Dataset rows:

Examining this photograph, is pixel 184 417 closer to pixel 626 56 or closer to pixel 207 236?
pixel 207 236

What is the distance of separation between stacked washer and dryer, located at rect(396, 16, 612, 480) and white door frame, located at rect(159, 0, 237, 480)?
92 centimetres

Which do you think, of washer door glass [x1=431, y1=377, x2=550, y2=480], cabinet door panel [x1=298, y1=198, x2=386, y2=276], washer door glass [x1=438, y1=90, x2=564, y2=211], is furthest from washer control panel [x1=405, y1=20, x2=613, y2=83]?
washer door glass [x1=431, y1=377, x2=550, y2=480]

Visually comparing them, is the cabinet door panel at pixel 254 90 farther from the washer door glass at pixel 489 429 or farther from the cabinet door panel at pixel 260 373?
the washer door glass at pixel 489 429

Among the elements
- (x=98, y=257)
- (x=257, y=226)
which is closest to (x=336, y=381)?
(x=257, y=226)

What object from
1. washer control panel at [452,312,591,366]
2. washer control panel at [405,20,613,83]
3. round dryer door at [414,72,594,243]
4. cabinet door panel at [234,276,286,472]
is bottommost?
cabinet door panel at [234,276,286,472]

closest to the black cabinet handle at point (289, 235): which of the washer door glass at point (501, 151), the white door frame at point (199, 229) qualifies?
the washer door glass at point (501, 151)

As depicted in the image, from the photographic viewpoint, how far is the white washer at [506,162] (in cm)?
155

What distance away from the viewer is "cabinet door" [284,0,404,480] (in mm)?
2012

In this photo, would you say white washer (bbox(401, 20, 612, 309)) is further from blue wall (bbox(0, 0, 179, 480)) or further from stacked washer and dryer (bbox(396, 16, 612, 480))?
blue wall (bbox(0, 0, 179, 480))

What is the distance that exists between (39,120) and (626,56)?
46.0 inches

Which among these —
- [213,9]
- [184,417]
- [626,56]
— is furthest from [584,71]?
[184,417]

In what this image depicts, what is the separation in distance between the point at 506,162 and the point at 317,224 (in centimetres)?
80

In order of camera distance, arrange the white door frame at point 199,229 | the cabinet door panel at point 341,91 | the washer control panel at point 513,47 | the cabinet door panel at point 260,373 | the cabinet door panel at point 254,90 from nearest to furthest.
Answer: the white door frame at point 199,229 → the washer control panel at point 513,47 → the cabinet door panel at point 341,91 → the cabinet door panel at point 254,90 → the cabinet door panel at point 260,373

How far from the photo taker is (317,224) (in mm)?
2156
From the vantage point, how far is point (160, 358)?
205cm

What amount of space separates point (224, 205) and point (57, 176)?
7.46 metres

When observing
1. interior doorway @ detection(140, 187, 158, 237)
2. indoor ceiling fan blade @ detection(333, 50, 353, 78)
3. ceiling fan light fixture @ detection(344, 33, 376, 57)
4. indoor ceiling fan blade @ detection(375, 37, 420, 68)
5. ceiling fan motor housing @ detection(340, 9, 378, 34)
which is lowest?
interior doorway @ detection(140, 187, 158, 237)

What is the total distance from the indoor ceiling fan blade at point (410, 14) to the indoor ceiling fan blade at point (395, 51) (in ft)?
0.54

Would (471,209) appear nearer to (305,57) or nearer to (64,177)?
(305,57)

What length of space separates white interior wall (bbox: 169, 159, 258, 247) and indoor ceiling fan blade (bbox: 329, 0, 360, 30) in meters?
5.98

Short task:
Reproduce the lines word for word, starting with the first line and ending with the line that contains "92 centimetres".

Task solution:
Examining this photograph, is pixel 184 417 closer to pixel 626 56 or closer to pixel 207 236?
pixel 207 236

What is the distance of separation between stacked washer and dryer, located at rect(396, 16, 612, 480) and white door frame, located at rect(159, 0, 237, 480)?
92 centimetres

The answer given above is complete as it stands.